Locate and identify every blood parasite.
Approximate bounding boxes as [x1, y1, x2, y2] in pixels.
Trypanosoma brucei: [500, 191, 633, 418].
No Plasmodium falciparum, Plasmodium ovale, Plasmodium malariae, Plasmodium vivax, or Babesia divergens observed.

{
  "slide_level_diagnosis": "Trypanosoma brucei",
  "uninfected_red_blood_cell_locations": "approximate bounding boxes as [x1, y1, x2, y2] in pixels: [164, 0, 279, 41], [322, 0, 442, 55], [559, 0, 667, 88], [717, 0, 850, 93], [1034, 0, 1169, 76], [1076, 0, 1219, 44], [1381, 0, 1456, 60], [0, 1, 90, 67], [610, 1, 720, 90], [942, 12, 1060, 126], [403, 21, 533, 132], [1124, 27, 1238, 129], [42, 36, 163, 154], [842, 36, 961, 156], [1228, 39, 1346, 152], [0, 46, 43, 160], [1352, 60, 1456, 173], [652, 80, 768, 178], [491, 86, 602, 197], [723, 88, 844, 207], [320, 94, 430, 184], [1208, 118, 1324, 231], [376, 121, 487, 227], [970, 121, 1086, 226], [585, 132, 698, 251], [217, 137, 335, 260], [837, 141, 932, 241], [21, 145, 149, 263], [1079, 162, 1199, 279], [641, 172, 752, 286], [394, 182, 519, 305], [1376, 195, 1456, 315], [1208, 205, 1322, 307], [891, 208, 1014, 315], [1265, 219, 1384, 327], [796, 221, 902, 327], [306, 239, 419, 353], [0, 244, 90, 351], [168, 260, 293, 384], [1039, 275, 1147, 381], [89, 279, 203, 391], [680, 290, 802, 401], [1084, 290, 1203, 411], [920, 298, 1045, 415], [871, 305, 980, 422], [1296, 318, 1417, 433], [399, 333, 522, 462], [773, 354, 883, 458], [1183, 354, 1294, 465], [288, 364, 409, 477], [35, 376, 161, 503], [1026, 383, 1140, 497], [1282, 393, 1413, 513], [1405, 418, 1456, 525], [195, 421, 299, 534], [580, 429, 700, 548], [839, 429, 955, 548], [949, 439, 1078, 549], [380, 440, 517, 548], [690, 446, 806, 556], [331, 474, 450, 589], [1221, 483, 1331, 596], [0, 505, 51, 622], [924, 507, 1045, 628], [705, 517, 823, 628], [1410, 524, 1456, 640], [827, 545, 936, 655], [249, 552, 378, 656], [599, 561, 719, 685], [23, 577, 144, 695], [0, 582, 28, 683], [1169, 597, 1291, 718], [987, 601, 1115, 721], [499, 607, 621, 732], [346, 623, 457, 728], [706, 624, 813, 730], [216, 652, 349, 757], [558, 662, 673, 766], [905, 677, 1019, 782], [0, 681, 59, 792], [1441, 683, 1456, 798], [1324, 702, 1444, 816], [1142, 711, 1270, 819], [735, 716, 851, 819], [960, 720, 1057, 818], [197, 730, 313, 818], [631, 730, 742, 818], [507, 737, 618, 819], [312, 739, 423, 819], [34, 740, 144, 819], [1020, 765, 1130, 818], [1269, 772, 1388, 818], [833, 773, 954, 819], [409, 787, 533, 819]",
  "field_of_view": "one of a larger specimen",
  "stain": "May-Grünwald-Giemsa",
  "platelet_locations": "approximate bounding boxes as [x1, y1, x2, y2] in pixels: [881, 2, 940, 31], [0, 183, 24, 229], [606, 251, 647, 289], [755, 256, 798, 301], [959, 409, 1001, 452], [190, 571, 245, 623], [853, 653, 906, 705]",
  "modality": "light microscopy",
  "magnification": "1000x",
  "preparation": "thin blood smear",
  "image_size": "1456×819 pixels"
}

====================

EXERCISE PROMPT: Using the material above, print word for word the lines from the one holding "of a larger" through the last line.

RESPONSE TO THE EXERCISE:
  "field_of_view": "one of a larger specimen",
  "stain": "May-Grünwald-Giemsa",
  "platelet_locations": "approximate bounding boxes as [x1, y1, x2, y2] in pixels: [881, 2, 940, 31], [0, 183, 24, 229], [606, 251, 647, 289], [755, 256, 798, 301], [959, 409, 1001, 452], [190, 571, 245, 623], [853, 653, 906, 705]",
  "modality": "light microscopy",
  "magnification": "1000x",
  "preparation": "thin blood smear",
  "image_size": "1456×819 pixels"
}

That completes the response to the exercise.